Add two static methods to the Path class to support serializing to DataInputView and deserializing from DataOutputView:public static Path deserializeFromDataInputView(DataInputView in) throws IOException
public static void serializeToDataOutputView(Path path, DataOutputView out) throws IOException
Proposed Changes
There are two steps to modify the Path class to no longer implement the IOReadableWritable interface.
First, add the two static methods to the Path class to support serialization and deserialization. Currently, three classes need to serialize/deserialize the Path using the IOReadableWritable interface: FileSourceSplitSerializer/TestManagedSinkCommittableSerializer/TestManagedFileSourceSplitSerializer.

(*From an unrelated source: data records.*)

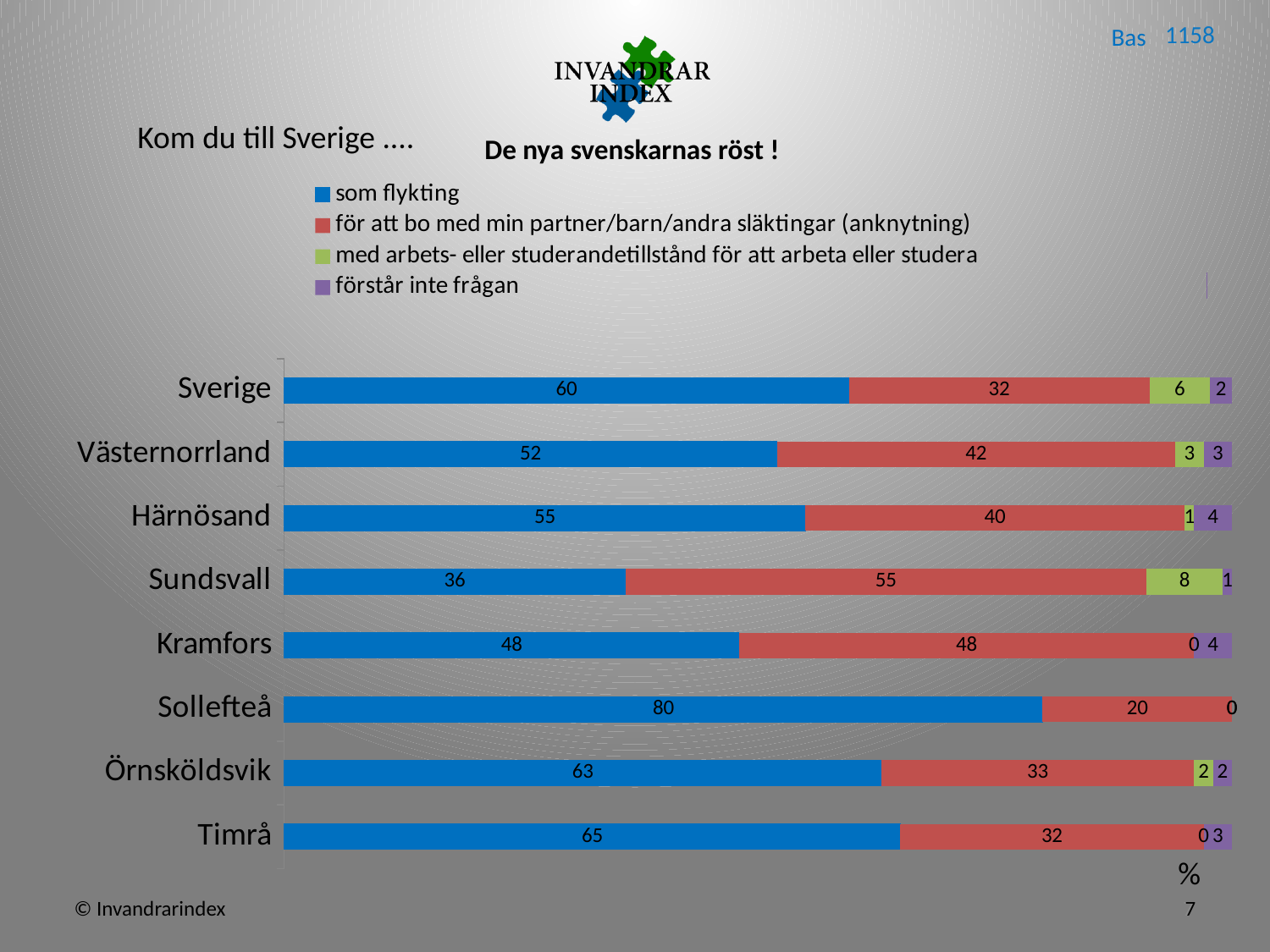
Which category has the lowest value for 'som flykting'? Sundsvall How many series does the legend list? 4 What is the value for 'som flykting' for Sollefteå? 80 What is the value for 'för att bo med min partner/barn/andra släktingar (anknytning)' for Västernorrland? 42 Which category has the highest value for 'som flykting'? Sollefteå What is the value for 'med arbets- eller studerandetillstånd för att arbeta eller studera' for Sundsvall? 8 Which is larger for Sundsvall: 'som flykting' or 'för att bo med min partner/barn/andra släktingar (anknytning)'? för att bo med min partner/barn/andra släktingar (anknytning) What kind of chart is shown on the slide? stacked bar chart What is the difference between the 'som flykting' values for Timrå and Sverige? 5 Which colour represents 'förstår inte frågan' in the legend? purple What is the total of the stacked bar for Sverige? 100 How many categories (regions) are plotted on the chart? 8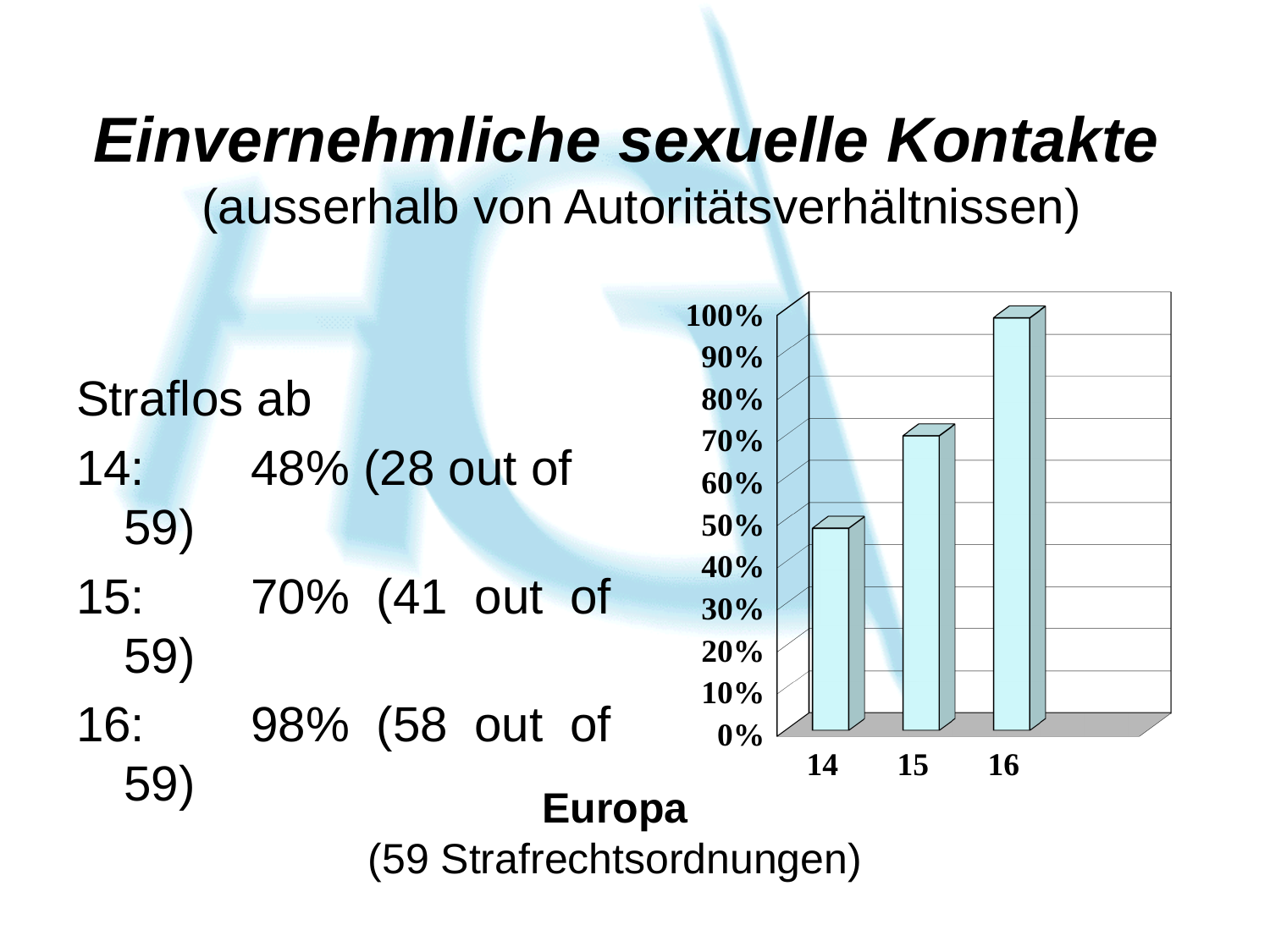
What is the difference between the values for age 16 and age 14? 50% Which age category has the lowest bar in the chart? 14 What is the value for age 14 in the chart? 48% What kind of chart is shown on the slide? bar chart Is the value for age 16 greater or less than 90%? greater Which is larger, the value for age 15 or the value for age 16? 16 What is the value for age 15 in the chart? 70% What is the value for age 16 in the chart? 98% Is the value for age 14 greater or less than 50%? less How many bars does the chart show? 3 Which age category has the highest bar in the chart? 16 Do the values rise or fall as the age increases along the x axis? rise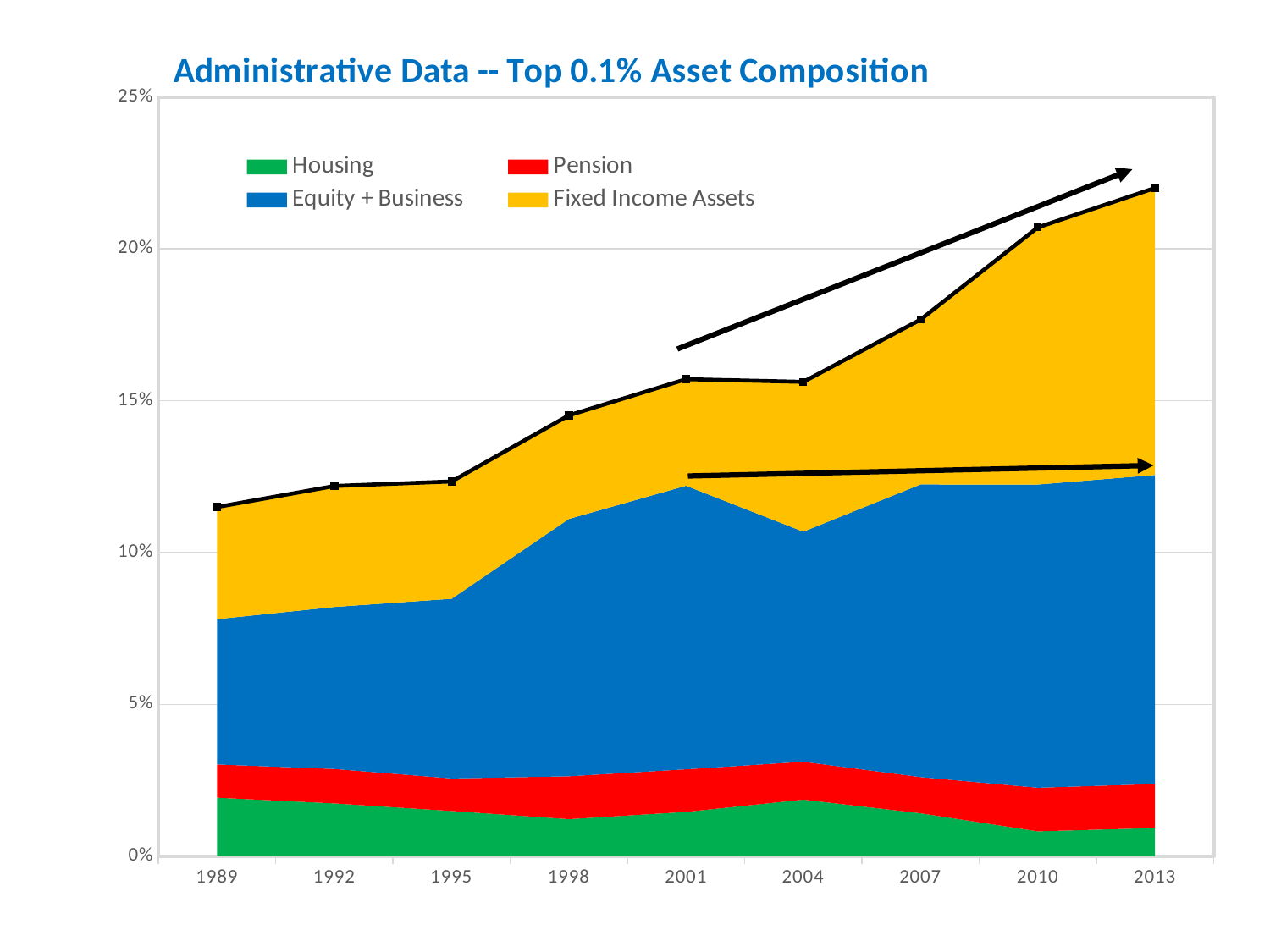
What is the title of the chart? Administrative Data -- Top 0.1% Asset Composition Which colour represents Fixed Income Assets in the legend? Yellow How many years are shown along the x axis? 9 Which series is the largest component of the stack in 2013? Equity + Business Is the total of all asset categories in 2013 greater or less than 20%? greater Does the total of all asset categories rise or fall from 1989 to 2013? Rise Is the total of all asset categories in 1989 greater or less than 15%? less How many series does the legend list? 4 Is the total of all asset categories in 2007 greater or less than 15%? greater What kind of chart is shown on the slide? Stacked area chart In which year is the total of all asset categories highest? 2013 In which year is the total of all asset categories lowest? 1989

Modify these classes to serialize/deserialize the Path using the two static methods instead of IOReadableWritable.
Second, mark the implementation methods of IOReadableWritable in the Path class as deprecated and remove them in the next major release.
Compatibility, Deprecation, and Migration Plan
- What impact (if any) will there be on existing users?
For the users who rely on IOReadableWritable to serialize/deserialize the Path will need to migrate to using the serializeToDataOutputView/deserializeFromDataInputView methods in the Path class. This migration shouldn't be difficult.
- As the implementation method of IOReadableWritable in the Path class is part of the public API, we will deprecate the method 2 releases before removing it.